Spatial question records
· · ·
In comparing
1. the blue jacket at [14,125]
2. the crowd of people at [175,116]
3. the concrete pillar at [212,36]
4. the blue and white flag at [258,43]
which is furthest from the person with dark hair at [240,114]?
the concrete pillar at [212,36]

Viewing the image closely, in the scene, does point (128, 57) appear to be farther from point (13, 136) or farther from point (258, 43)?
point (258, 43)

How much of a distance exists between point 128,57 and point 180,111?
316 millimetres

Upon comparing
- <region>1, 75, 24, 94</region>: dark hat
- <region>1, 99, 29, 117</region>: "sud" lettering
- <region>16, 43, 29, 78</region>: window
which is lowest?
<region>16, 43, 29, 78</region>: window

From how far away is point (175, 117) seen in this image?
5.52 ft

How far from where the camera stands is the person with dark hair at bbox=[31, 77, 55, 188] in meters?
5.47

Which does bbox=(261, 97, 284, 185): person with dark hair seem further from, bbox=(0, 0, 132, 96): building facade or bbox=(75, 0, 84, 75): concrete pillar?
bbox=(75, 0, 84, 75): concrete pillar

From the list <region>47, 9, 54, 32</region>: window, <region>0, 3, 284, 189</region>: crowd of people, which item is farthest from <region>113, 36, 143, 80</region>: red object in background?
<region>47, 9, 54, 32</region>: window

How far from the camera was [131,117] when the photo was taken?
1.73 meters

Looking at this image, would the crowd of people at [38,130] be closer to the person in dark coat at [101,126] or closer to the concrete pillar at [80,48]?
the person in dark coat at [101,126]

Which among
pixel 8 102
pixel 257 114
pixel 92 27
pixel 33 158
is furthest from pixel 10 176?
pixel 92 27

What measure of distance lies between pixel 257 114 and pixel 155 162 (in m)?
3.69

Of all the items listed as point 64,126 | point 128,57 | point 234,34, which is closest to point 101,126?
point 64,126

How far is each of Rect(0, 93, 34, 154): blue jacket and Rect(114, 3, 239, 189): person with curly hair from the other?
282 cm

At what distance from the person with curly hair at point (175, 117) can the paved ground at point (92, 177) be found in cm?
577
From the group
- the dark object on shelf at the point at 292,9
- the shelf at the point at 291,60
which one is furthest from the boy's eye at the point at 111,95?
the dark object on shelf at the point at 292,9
· · ·
Task instructions
Express the material from the line containing "How far from the" through the line containing "1.73 meters", both included, as a two-column CSV headed "text" and "answer". Write one row per entry, with each value in a single quoted field and any line breaks replaced by spaces.

Output of the exercise
text,answer
"How far from the camera was [131,117] when the photo was taken?","1.73 meters"